The Vernal Equinox has just passed, which for us laymen means—it’s springtime! This time of year brings to mind re-birth and warmer temperatures. But I find myself bundled up in wool socks, sweat pants, two long-sleeved shirts and a knit cap. Ahhh Michigan! Rather than give up and plot ways to migrate south, here’s to finding respite in other ways.
So, in trying to find a drink that really embodies a springtime feeling, I was immediately drawn to the Daiquiri, the classic mix of rum, lime, and sugar that any good mixologist should know. More specifically the Hemingway Daiquiri, which invites a bit of grapefruit juice and Maraschino liqueur to the rum and lime party. Instead of simply revamping classics, I have gone with something original and well, more "springy"!

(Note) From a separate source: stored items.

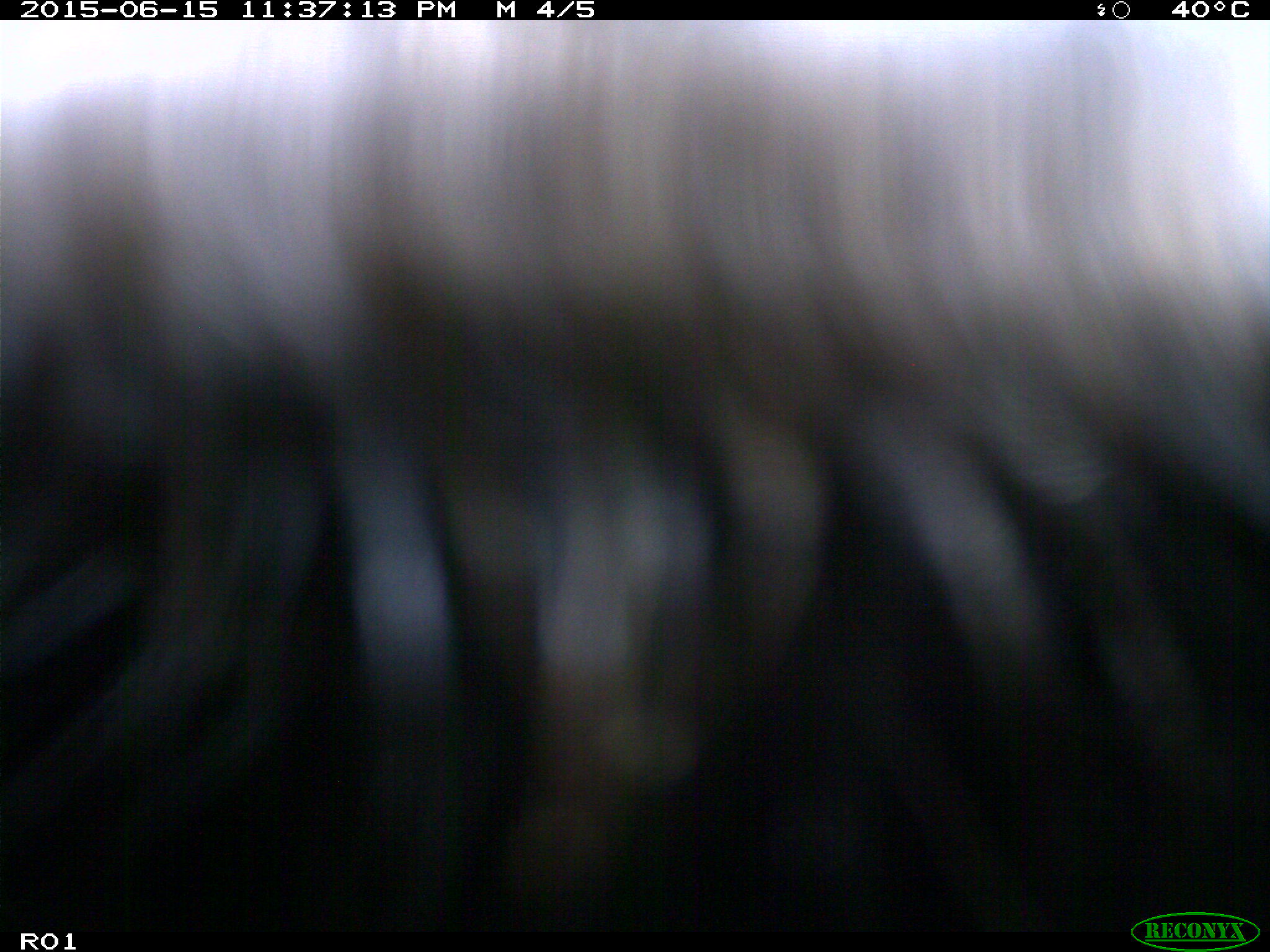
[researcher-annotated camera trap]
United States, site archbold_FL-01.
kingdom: Animalia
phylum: Chordata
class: Mammalia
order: Artiodactyla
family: Bovidae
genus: Bos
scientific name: Bos taurus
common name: domestic cow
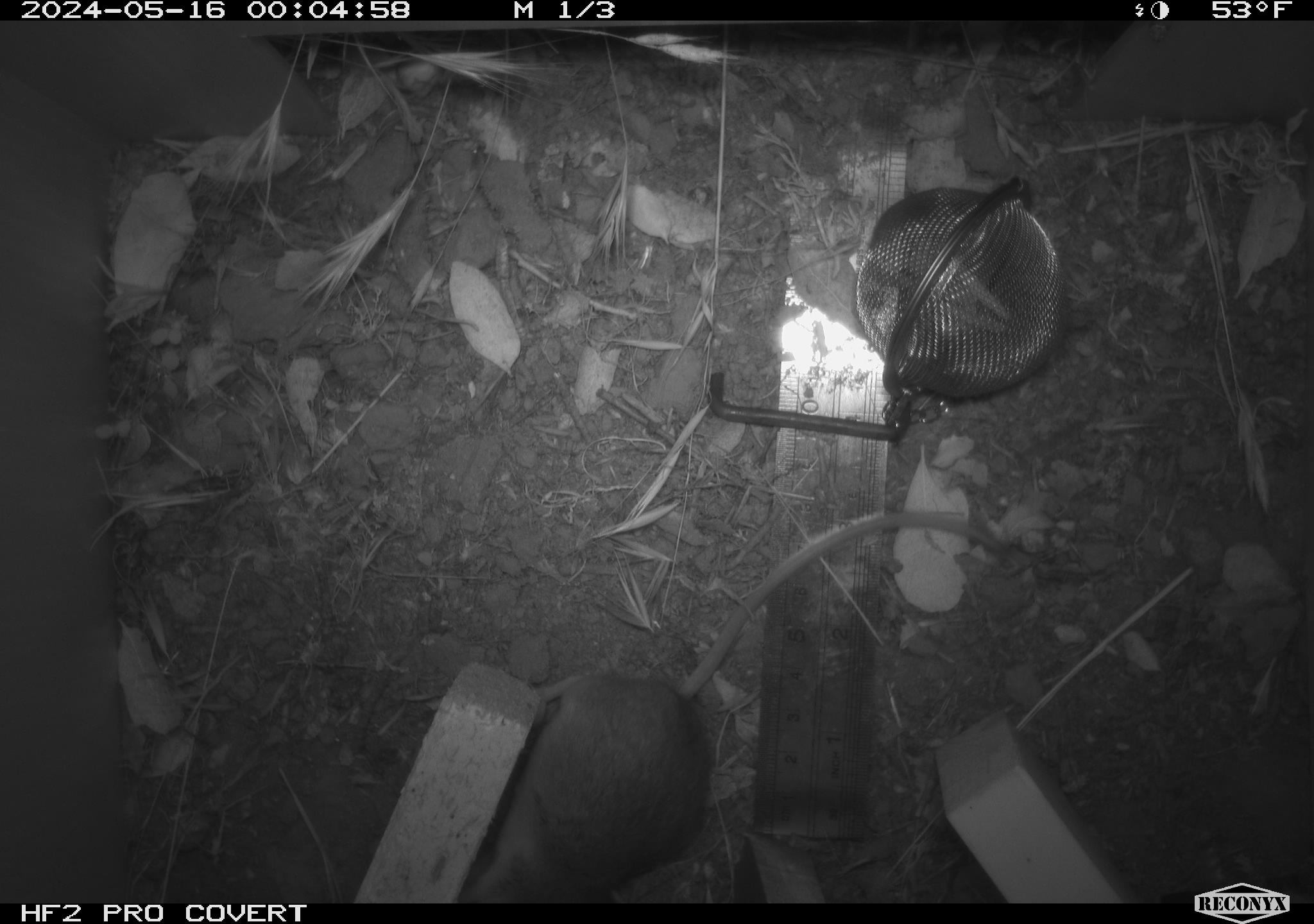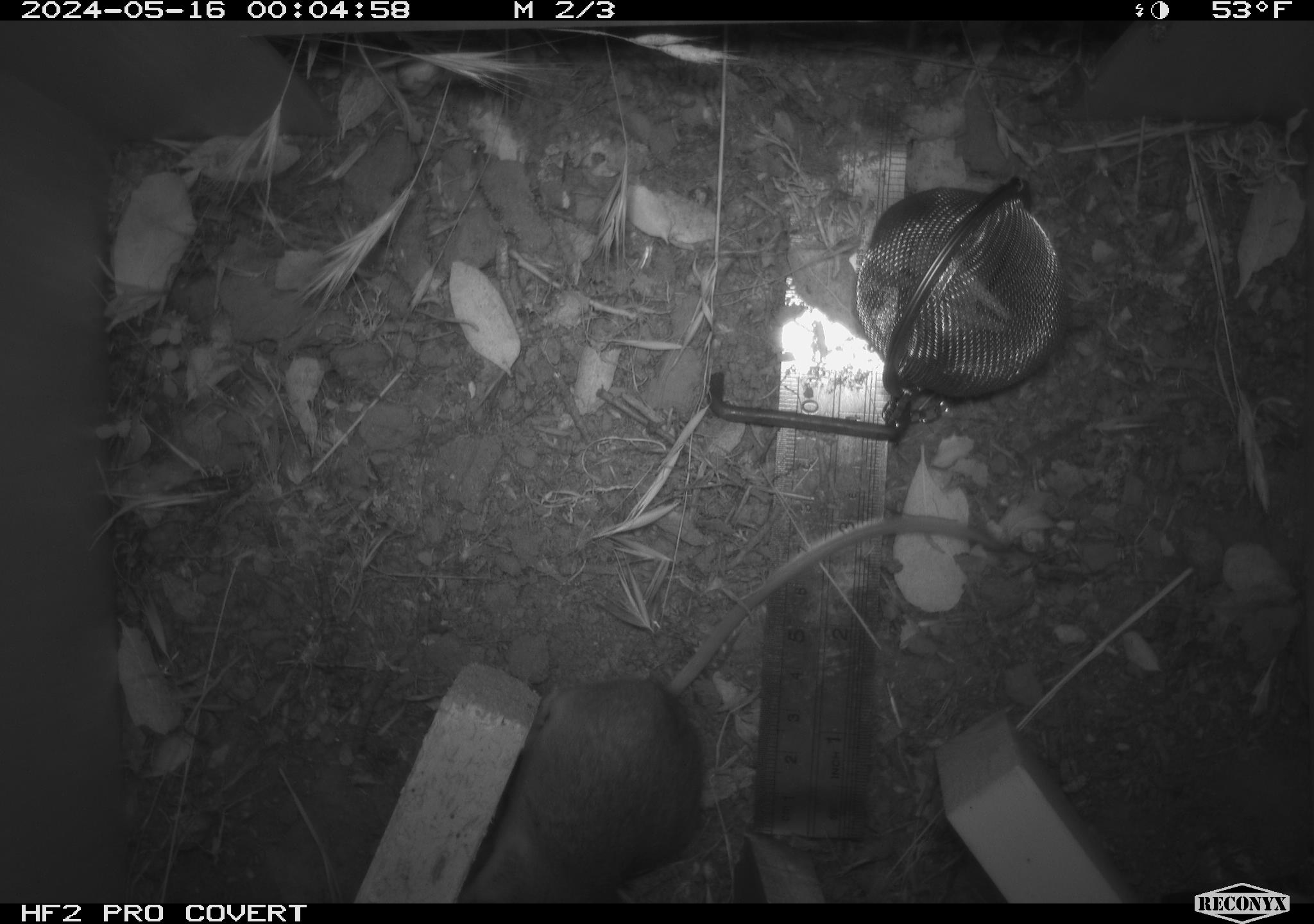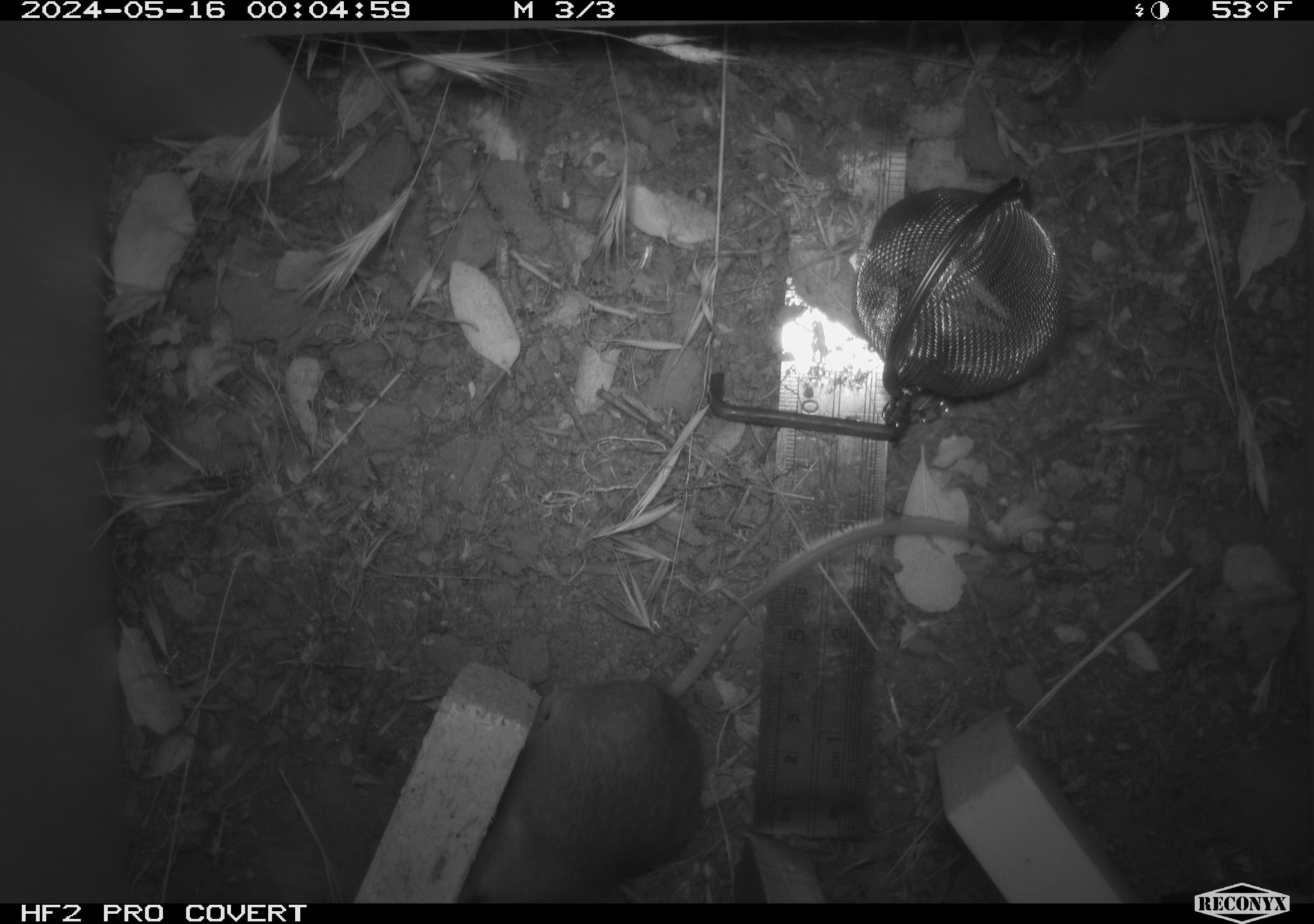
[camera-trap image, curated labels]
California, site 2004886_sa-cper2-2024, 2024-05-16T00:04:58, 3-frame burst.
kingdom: Animalia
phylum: Chordata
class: Mammalia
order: Rodentia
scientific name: Rodentia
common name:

To me this means fresh, light, new and out of the ordinary, but just familiar enough to bring on a bit of nostalgia. Bonus, I get to play with navy strength gin (new to the Michigan market), which means 57% alcohol by volume! That standard was set in the 1800s after sailors developed a test to ensure their gin had not been watered down. The test amounted to setting it on fire and using it to ignite gun powder. While the gin itself has a bit of kick to it, the introduction of citrus, thyme, and elderflower give the drink a nice light balance that leaves you wanting more. Plus, it will no longer light on fire. Sorry cannoneers.
Seafarer's Spring Thyme Daiquiri
1.5 oz Thyme-infused Navy Strength Gin*
(Plymouth or Hayman's Royal Dock)
.5 oz oz fresh squeezed lemon juice
.5 oz fresh squeezed white grapefruit juice
(pink or ruby is too sweet)
.5 oz St. Germain elderflower liqueur
1 tsp. Seville orange marmalade (I use Trader Joe's)
Combine all ingredients with ice in a cocktail shaker, shake HARD for 15 seconds, double stain through a fine strainer (I prefer a hawthorn and mesh basket) to remove marmalade particles. Strain into cocktail glass,then garnish with a sprig of fresh thyme.
*Place .5 oz by weight of fresh thyme into 750ml bottle. Let stand 1-2 days; strain to remove thyme.
If you just can't wait, gently muddle 1 sprig (per serving) in mixing glass before adding other ingredients.